I saw today that The Essential Blender, the Foundation’s official getting started book that I was fortunate enough to spearhead and edit a long time ago, is still selling on Amazon. In fact, it was #38 in the 3D Graphics category. I also noticed several reviews from the past year in which the people who got the book just trashed it and Blender.
Now, I’m a free market person. I believe that consumers should take responsibility for their purchases. How anyone could go on Amazon, with its copious publication information, recommendation system and reviews, and buy The Essential Blender today is completely beyond me. It was published almost five years ago, which is an eternity in the world of software. Recent reviews indicate clearly that the book is out of date. And yet, people continue to buy it.
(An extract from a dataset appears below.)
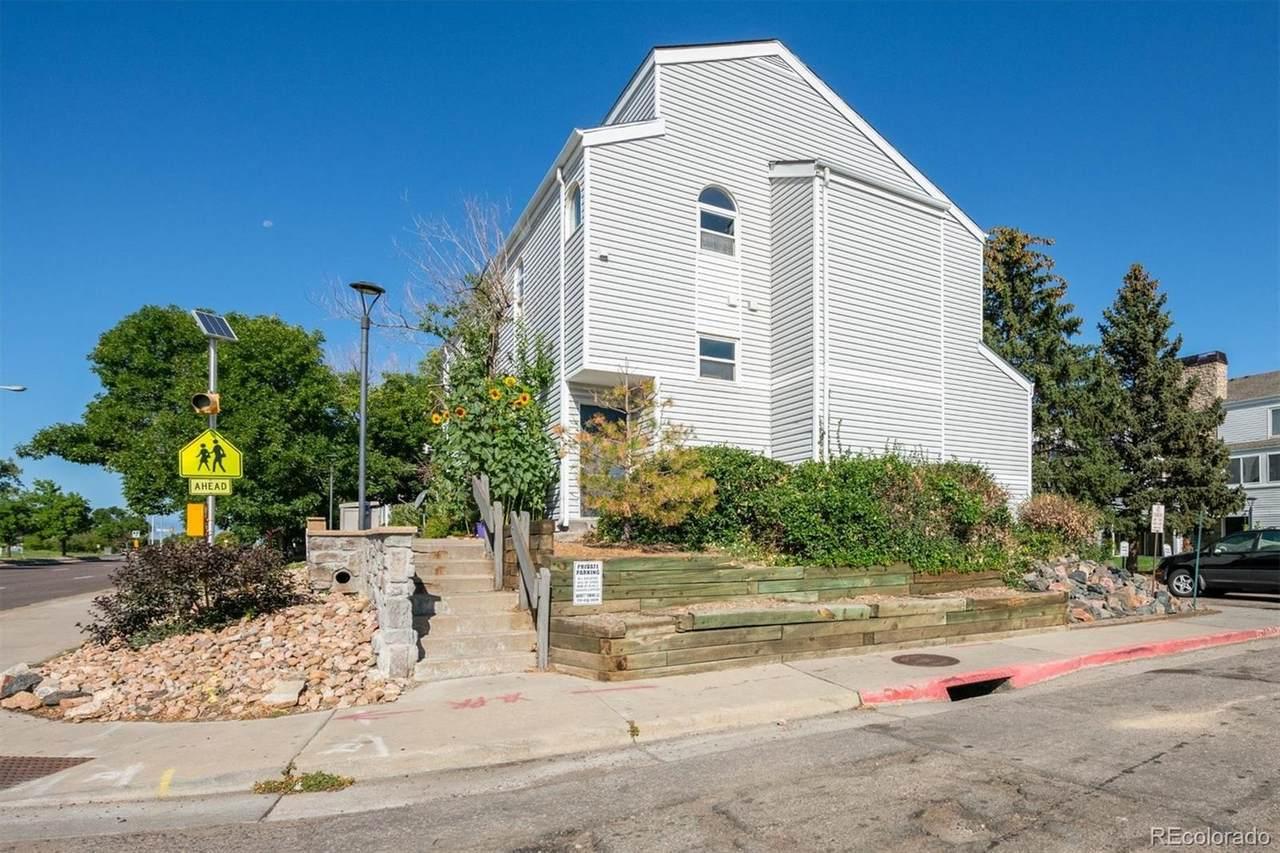 11101 Alameda Avenue - Photo 1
A simple search on Amazon (or even teh Googles) would have shown them that there are more recent and almost certainly better alternatives (and not just my Blender Foundations). In that sense, maybe the people who are still buying it are a self-selecting low functioning group that are probably doomed to fail at 3D animation anyway. I mean, if you can’t do some basic research on the web before dropping your $25-$40, how well are you really going to be able to handle a full featured 3D animation system?
On the other hand, I think that the Foundation should work with No Starch Press (the publisher) to yank the book. I believe that it is irresponsible to continue to sell a product that is ridiculously out of date. As much love as I have in my heart for that book, it should be in the remainders bin at a discount/left overs type store, selling for $4. Furthermore, by reading the most recent reviews it appears that they are shipping the version of the book that had printing problems. The Foundation never publicly acknowledged it as such (to my knowledge), but one of the printings of the book had serious imaging issues and should never have been shipped. From the reviews, it appears that the publisher is shipping them now. If you ordered one of these books recently and the printing is bad (images unreadable/smudged), I urge you to attempt to return it under the grounds of defective product. As someone who worked in commercial printing for almost a decade, that kind of product should be considered unacceptable. To knowingly sell it as such is… less than upstanding in my opinion.
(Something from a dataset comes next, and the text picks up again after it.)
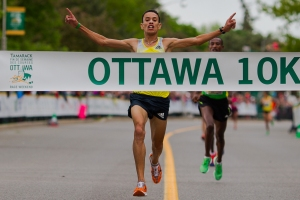 El Hassan winning the 2014 Ottawa 10k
Of course, this may not even be the Foundation’s call. No Starch Press may have the right to list that book into perpetuity and sell it down to the last shredded cover, fifteen years from now. I certainly hope not, because it pains me to know that when someone buys that book and has a bad experience with it, they now associate myself, the Foundation and Blender with that bad experience.
In any case, maybe this post will show up on someone’s Google search if they are thinking of buying the book and will steer them in the right direction.